Optimization possibilities

Amazon RDS Proxy: this will do the connection pooling. Also, a proxy can use the DB credentials directly by connecting to Secrets Manager. This would also prevent the application from bothering about handling secrets.
Using RDS Aurora Serverless API
If possible, consider migration to DynamoDB

4. Probable cause 2: throttling of Secrets Manager

AWS Secrets Manager will throttle at 5000 req/sec, i.e., DescribeSecret and GetSecretValue, combined.

Check out the source code to see if the code to fetch the secret from Secret Manager and database connection creation is inside the lambda_handler method or not.
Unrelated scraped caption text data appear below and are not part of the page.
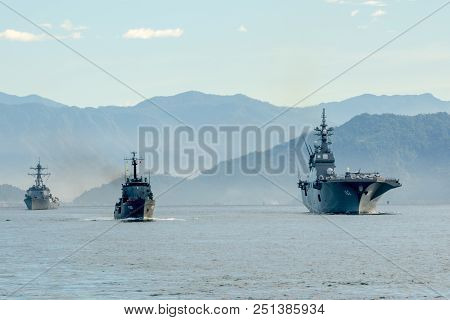 Padang,indonesia-april 16,2016 : Slns Samudura (p621) Sri Lanka Ship, Js (ddh-182) Ise Japanese Ship
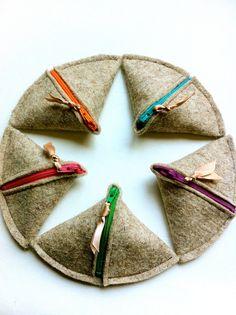 SAMOSA Change Purse Natural Wool Felt colored by hoshiidesigns, $8.50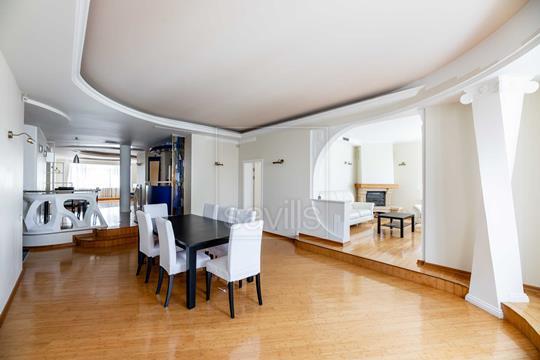 Многокомнатная квартира, 231 м2, 8 этаж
If yes, then there is a call to the Secrets Manager, and a new database connection is created for every Lambda request, even in the warm execution scenario. This would increase the cost, increase the latency, and can lead to the throttling and exhaustion of database connections.

Connection creation inside the lambda_hanlder

Optimization possibilities

To optimize this, use the warm execution context and move the connection creation line outside the lambda_handler as below. With this, except in the case of cold execution of Lambda, fetching of RDS secret and RDS connection creation will not happen, and these can be utilized by the subsequent requests.

Connection creation outside of the lambda_hanlder

5. Probable cause 3: throttling of CloudWatch

CloudWatch PutMetricData can handle 500 transactions/second above this value, CloudWatch would throttle the requests. Below is the sample piece of code which would put metrics into CloudWatch.

Sending custom metrics data to CloudWatch from Lambda

Optimization possibilities

To optimize this, use Embedded Metric Format(EMF). This would instruct CloudWatch Logs to extract metric values embedded in structured log events automatically. Metrics are written into stdout in a standardized format, then CloudWatch publishes them to CloudWatch metrics asynchronously. It is an open-source library on GitHub. The above piece of code can be written as below using this library.

Lambda with embedded metrics

6. Probable cause 4: Lambda timeouts

Below are optimization possibilities that one can optimize Lambda and make it faster.

Optimization possibilities

Initialize always used resources at the start to take advantage of the warm start.
Lazily initialize seldom used resources inside the methods.
Load the dependencies only when needed this will reduce the INIT time during the cold start.
In Lambda, wait parallelly — not serially. Take advantage of vCPUs and use multi-threading.
Leverage StepFunctions when there is a need to wait.

# Reading the Lambda environment values
rds_db_name = os.environ['APP_RDS_DB_NAME']
rds_user_name = os.environ['APP_RDS_USERNAME']
rds_pwd_arn = os.environ['APP_RDS_PASSWORD_ARN']

def lambda_handler(event, context):
  # Fetching the password from secrets manager with ARN
  password = secretsManager.get_secret_value(secretId = rds_pwd_arn)
  
  # RDS coonection creation 
  rds_conn = opendConnection(rds_db_name, rds_user_name, rds_pwd_arn)
  
  ....
  /* application logic */
  ....

7. Change proposal: change of architecture from Sync to Async pattern using SQS

Change prosal of architecture can be categorized into two types of systems as below:

Type 1: it is enough if the sender is acknowledged that the request is received and saved successfully, processing can be done in an async way.

Type 2: sender needs the response with results back.

Let’s see how we can achieve the above two async patterns.

Type 1: response doesn’t need results back

In this category, the sender does not need the processed results back. Hence, we can detach the processing part of the workflow and do it in an asynchronous way.

To achieve the asynchronous behavior, we need a queue to persist the incoming requests, AWS service Simple Queue Service (SQS) is introduced.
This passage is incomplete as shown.